## [What you need to do]
Print the listing below word for word, without changing anything.

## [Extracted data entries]
============================================================

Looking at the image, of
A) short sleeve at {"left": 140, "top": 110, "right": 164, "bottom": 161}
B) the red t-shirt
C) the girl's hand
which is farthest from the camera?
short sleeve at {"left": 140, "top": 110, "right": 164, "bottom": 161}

============================================================

## [Response to this task]
Looking at the image, of
A) short sleeve at {"left": 140, "top": 110, "right": 164, "bottom": 161}
B) the red t-shirt
C) the girl's hand
which is farthest from the camera?
short sleeve at {"left": 140, "top": 110, "right": 164, "bottom": 161}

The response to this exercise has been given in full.